Brilliant in math, logic and the power of deductive reasoning, Reacher sets out on an investigative search to solve the case, regardless of where the evidence points to guilt or innocence. The suspect is represented by Helen Rodin (Rosamund Pike), an able big-firm lawyer who just happens to be the daughter of District Attorney Rodin (Richard Jenkins).
Thus, the case is complicated by the personal and professional conflicts between the DA and the defense attorney. Add to the mix Detective Emerson’s (David Oyelowo) lack of enthusiasm for Reacher’s involvement.Always a step ahead of everyone else, Reacher advises Helen to find out more about each of the victims. He’s also puzzled that an expert sniper needed six shots to kill the five so-called random victims.

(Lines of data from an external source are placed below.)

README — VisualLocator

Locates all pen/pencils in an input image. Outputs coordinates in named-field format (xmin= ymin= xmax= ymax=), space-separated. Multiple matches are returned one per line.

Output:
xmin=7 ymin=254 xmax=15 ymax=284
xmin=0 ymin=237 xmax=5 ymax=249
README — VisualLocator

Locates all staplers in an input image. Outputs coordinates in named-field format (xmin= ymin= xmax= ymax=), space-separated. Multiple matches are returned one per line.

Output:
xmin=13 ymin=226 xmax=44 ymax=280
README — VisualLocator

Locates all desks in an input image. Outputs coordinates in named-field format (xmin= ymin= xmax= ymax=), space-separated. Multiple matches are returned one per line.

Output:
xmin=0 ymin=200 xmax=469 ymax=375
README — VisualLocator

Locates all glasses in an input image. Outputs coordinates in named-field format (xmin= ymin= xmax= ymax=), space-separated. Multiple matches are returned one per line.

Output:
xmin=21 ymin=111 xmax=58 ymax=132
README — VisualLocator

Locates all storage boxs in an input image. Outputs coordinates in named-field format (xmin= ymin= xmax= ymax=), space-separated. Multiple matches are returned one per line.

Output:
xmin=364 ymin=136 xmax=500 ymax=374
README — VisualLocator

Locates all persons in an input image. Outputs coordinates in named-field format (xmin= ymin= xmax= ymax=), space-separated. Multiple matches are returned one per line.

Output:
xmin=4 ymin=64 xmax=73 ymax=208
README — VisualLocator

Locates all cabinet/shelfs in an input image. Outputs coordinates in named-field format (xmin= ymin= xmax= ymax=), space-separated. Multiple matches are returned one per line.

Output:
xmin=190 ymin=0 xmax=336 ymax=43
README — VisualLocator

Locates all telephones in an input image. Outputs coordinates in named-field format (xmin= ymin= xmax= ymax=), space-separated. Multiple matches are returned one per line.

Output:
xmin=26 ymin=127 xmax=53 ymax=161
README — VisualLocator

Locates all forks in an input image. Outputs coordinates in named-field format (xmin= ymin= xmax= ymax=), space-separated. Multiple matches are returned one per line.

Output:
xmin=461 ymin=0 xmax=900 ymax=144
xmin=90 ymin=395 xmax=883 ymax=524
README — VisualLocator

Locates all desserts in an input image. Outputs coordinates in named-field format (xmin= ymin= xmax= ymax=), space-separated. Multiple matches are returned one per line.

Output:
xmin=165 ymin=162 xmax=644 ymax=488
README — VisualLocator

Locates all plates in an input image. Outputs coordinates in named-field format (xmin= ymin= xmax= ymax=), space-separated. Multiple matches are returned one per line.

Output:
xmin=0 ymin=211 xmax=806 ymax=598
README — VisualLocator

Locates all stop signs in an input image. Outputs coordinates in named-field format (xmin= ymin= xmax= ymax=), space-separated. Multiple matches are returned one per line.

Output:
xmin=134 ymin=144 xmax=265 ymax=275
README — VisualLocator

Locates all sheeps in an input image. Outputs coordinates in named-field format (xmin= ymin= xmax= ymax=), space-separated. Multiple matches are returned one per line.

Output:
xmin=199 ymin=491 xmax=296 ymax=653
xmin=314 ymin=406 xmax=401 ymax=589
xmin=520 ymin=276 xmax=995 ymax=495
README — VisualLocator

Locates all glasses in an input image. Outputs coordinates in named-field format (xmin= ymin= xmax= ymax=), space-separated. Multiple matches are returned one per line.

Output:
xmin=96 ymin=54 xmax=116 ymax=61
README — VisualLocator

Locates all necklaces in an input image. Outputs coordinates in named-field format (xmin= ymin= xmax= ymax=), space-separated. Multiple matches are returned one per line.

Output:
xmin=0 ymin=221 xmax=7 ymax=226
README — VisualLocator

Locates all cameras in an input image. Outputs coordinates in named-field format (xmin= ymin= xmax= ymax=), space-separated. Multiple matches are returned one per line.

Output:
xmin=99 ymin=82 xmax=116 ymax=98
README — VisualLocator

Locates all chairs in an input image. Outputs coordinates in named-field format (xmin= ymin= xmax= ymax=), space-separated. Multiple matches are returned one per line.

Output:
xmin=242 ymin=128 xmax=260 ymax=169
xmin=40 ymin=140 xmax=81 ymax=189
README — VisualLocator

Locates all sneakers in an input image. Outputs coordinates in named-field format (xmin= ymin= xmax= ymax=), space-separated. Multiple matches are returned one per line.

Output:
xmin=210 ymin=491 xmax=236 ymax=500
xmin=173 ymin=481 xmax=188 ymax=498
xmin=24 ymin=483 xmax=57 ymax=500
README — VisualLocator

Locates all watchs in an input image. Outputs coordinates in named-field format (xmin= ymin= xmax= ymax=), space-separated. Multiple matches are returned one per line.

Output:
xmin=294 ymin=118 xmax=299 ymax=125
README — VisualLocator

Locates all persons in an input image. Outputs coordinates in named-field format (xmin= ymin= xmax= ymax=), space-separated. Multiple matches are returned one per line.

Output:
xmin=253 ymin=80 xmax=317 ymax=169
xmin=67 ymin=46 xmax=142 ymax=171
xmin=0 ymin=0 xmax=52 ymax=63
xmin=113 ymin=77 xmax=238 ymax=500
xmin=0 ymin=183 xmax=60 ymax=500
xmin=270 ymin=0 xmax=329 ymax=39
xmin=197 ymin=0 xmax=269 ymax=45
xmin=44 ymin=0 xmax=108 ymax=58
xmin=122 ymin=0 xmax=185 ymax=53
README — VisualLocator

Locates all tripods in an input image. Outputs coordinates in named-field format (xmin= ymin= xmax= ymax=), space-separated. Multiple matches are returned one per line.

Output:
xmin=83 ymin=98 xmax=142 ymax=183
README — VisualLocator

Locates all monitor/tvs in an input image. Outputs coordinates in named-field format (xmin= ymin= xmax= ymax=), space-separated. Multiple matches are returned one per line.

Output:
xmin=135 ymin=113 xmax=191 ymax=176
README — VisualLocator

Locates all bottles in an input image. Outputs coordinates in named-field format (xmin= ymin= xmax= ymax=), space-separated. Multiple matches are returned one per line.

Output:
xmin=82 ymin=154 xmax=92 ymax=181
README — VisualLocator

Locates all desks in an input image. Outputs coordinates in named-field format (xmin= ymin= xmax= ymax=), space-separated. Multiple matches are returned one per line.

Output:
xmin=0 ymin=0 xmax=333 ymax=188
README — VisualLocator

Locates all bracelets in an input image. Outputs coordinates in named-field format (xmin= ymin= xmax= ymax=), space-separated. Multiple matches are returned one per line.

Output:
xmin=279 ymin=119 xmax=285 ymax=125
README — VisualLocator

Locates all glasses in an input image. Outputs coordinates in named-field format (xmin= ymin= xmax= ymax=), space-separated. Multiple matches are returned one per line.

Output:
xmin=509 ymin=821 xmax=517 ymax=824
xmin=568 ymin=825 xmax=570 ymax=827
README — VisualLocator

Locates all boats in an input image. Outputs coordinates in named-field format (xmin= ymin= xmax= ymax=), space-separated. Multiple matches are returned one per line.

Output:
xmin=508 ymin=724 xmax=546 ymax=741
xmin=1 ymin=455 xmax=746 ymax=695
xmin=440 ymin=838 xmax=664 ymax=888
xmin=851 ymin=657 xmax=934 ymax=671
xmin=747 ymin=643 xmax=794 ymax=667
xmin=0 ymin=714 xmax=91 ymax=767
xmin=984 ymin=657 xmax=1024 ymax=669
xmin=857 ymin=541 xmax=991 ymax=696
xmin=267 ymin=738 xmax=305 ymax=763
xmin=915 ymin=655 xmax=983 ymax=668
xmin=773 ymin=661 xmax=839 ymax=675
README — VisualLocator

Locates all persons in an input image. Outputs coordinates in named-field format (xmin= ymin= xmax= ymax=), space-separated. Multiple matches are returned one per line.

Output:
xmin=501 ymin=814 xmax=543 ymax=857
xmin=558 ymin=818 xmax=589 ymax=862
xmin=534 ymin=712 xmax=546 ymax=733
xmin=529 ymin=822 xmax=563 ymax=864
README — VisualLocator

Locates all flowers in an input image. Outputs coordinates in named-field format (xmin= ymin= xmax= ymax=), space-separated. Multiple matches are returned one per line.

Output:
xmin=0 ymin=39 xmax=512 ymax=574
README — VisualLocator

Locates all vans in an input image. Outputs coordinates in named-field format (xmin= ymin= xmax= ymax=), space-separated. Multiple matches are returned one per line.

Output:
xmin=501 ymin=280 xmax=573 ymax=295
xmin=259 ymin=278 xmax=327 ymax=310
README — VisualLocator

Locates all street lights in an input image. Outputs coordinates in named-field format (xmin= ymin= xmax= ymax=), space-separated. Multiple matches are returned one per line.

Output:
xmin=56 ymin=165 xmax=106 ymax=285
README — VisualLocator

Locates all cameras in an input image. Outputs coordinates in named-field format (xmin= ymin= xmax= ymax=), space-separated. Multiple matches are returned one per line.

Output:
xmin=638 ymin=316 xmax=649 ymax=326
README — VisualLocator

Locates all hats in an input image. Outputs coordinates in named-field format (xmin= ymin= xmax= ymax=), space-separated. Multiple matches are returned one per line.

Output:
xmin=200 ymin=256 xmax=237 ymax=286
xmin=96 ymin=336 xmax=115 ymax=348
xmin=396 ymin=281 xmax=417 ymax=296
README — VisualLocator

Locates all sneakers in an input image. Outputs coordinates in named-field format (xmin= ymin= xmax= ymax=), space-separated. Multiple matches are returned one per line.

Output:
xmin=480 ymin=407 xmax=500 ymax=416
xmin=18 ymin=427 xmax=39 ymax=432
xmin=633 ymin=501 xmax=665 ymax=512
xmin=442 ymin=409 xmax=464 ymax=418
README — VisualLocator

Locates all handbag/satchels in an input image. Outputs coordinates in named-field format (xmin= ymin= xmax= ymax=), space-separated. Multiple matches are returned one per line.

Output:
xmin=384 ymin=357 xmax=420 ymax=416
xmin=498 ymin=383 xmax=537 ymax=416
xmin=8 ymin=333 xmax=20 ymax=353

As Reacher starts turning over rocks, suspicious characters just happen to show up in strange circumstances. Shadowy figures are increasingly nervous that Reacher’s probing will uncover some problematic facts. A misunderstanding with a pretty girl (Alexia Fast) causes five guys to challenge Reacher to a fight outside a bar. Not a good move, since the ex-Army cop dispatches these guys with relative ease.
Of course, this won’t be the last time that Reacher is required to use his impressive physical skills for some intense hand-to-hand combat with mysterious assailants. None of these encounters happens to be arbitrary confrontations with ordinary street thugs. Except to the authorities, it’s obvious that nefarious things are occurring to cover up the truth.
How come a creepy guy who looks very much like director Werner Herzog (well, actually it is him), a Russian villain with missing fingers and a glassy eye, is manipulating a bunch of trigger-happy bad guys so as to keep James Barr as the only suspect? A nice touch to stir up a great action scene is a muscle-car chase in which Reacher’s pursuit of bad guys in a borrowed vintage Chevy Chevelle careens through the concrete canyons of Pittsburgh in the dangerous high-speed spirit of “The French Connection.”
Arriving late to the party is Robert Duvall’s gun-range owner, who unknowingly has evidence of a key person on the proxy grassy knoll and becomes an ally for the final showdown at a rock quarry. Having not read Lee Child’s “One Shot,” the novel on which the storyline is based, I suspect that essential plot points are missing or distorted, causing fans of the “Jack Reacher” literary franchise a fair amount of dismay.
As a cinematic enterprise, the Christopher McQuarrie-directed “Jack Reacher” delivers the basic pleasures of an action film with enough vigilante justice, fights and car chases to satisfy the indispensable formula. And so what if Tom Cruise comes up a little short for the size of the hero? If the “Mission Impossible” days are over, “Jack Reacher” is the answer for an aging action hero’s quest to stay in the game.